The Sea Anemone, one of the most beautiful and unusual underwater creatures, just found out that its dating options have doubled. A study published in the journal Genome Research reports that its genetic code identifies the sea anemone, scientifically classified as an animal, as more like half plant and half animal.
Evolutionary and developmental biologist Ulrich Technau at the University of Vienna lead the research team. Looking primarily at gene expression (the process in which the information from a gene is used to generate a functional gene product, like proteins) they determined that transcription (the process of making an RNA copy of a gene sequence) in sea anemones is like that of animals, while translation (the process of translating the sequence of an RNA molecule to amino acids during protein synthesis) is more plant-like.

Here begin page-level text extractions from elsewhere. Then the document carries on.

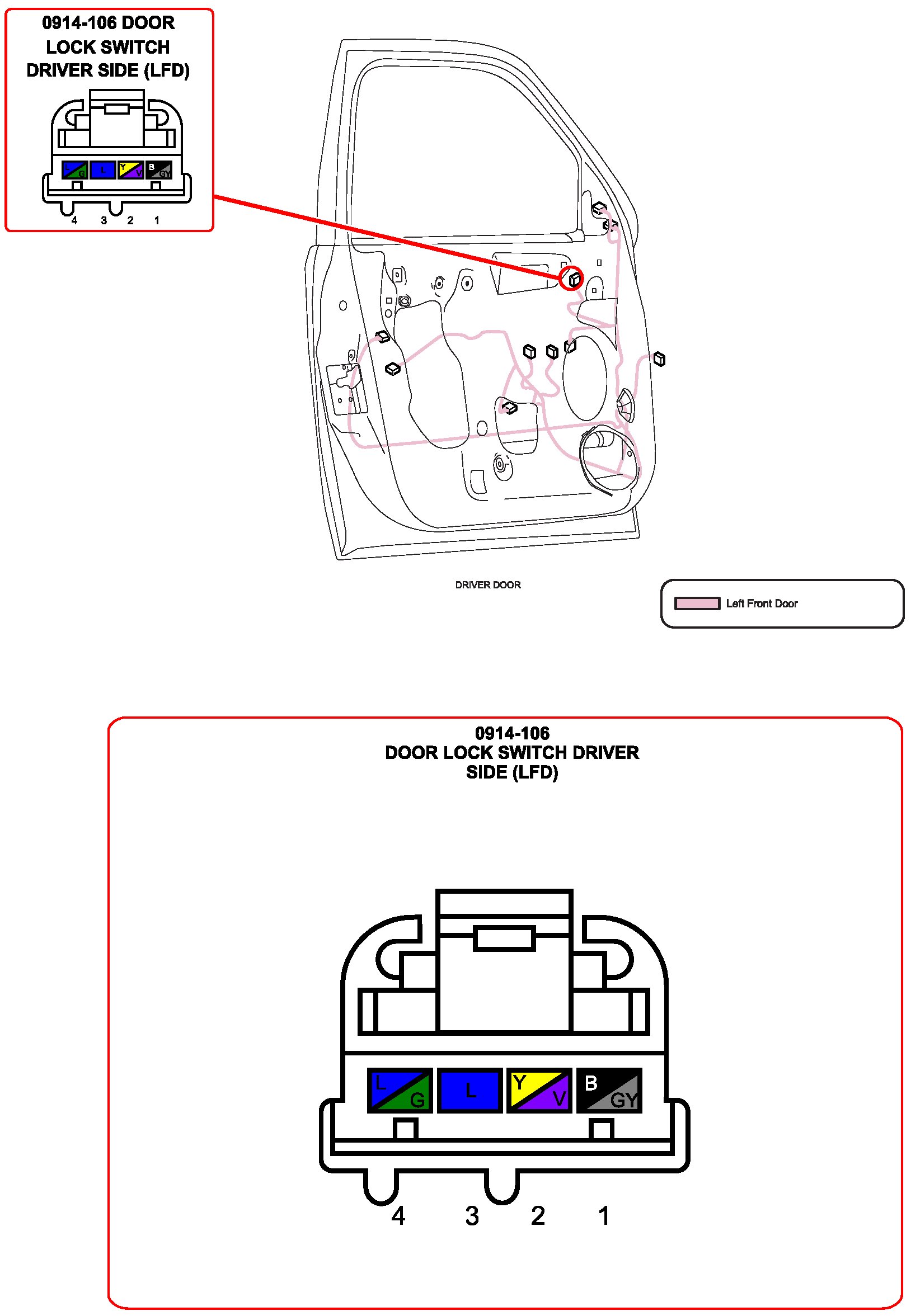 0914-106 DOOR LOCK SWITCH DRIVER SIDE (LFD)

L G L Y V B GY

4 3 2 1

DRIVER DOOR

Left Front Door

0914-106
DOOR LOCK SWITCH DRIVER SIDE (LFD)

L G L Y V B GY

4 3 2 1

In simpler terms, this means cnidarians (sea anemones, jellyfish, corals and hydras) use a system similar to plants to control their animal genes. Where did this come from? The researchers explain it this way:
In summary, while the sea anemone's genome, gene repertoire and gene regulation on the DNA level is surprisingly similar to vertebrates, its post-transcriptional regulation is plant-like and probably dates back to the common ancestor of animals and plants.
This common ancestor of animals, plants and half-and-halves like the sea anemone dates back 600 million years. Technau says it was probably “a simple-looking pear or worm-shaped” creature with a basic nervous system, an oral opening and a gut.
While you ponder whether that reminds you of someone you know, let’s congratulate the sea anemone for being a far more complex and interesting creature than once thought.